(Görev ayrıntıları):
Çocuk sahibi olmayla ilgili alıntıda yazar çocuk yapmaya kaç yaşında karar verdiğini söylüyor?

(Verilen alıntı):
────────────────
Bu kadar zorluğa rağmen çocuğunuzun şu an olmamasını tercih eder misiniz? Cevabınız hayırda demek ki zorlukların hepsi katlanılabilir zorluklar. Zaten hayatta hiçbir güzellik altın tepsi içinde gelmiyor, okuduğumuz okul bile 16 senemizi alıyorken en az çocuk için giden 4-5 yılı çok da abartmamak lazım bence.
 

Durum gercekten vahim. Zengin parasiyla Fakir karisiyla oynar durumu. Imkansizliklardan ötürü bol bol cocuk yapan insan kitlesi mevcut. Bu birtek Türkiye icin gecerli değil. Dünya capinda yaşanan bir olay.
Ben konu sahibini bu grubun dişinda tutmak istedim.

Tekrar ediyorum. Cocuk bakmak asla kolay değil. Tabiki insanin hayati degişiyor ama hayat cocuk olmadanda degisiyor. Insan sabit kalan bir varlik degil. 20li yaşlarimda haftada 3-5 gece arkadaşlarimla takilirken simdi telefonlaşmak icin bile date yapiyoruz mesela.

Kendi acimdan bakarsam, cocuk yapmak, 36 yaşinda karar verdigim bir olay.
────────────────
(Aşağıdaki veriler):
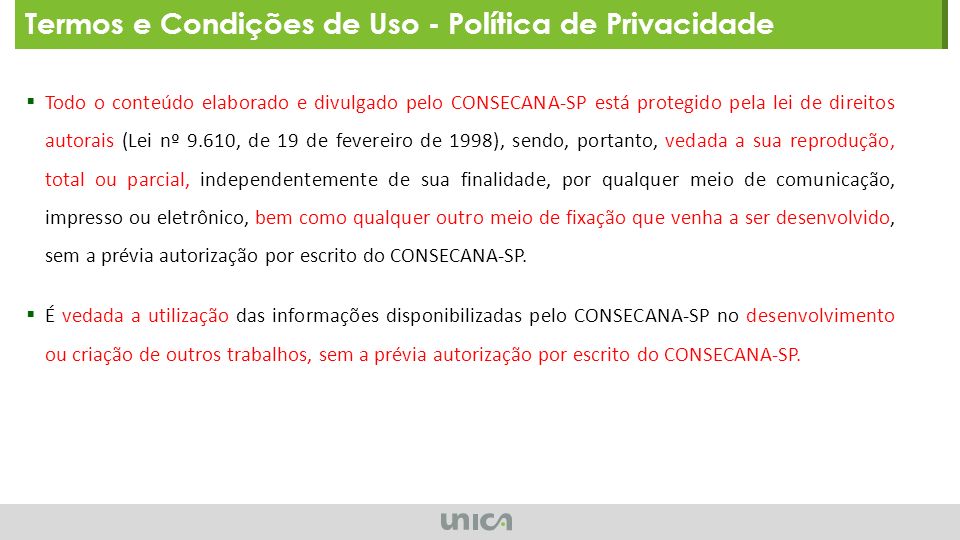 Termos e Condições de Uso - Política de Privacidade

▪ Todo o conteúdo elaborado e divulgado pelo CONSECANA-SP está protegido pela lei de direitos autorais (Lei nº 9.610, de 19 de fevereiro de 1998), sendo, portanto, vedada a sua reprodução, total ou parcial, independentemente de sua finalidade, por qualquer meio de comunicação, impresso ou eletrônico, bem como qualquer outro meio de fixação que venha a ser desenvolvido, sem a prévia autorização por escrito do CONSECANA-SP.

▪ É vedada a utilização das informações disponibilizadas pelo CONSECANA-SP no desenvolvimento ou criação de outros trabalhos, sem a prévia autorização por escrito do CONSECANA-SP.

unica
────────────────
(Sorunun cevabı):
36 yaşında.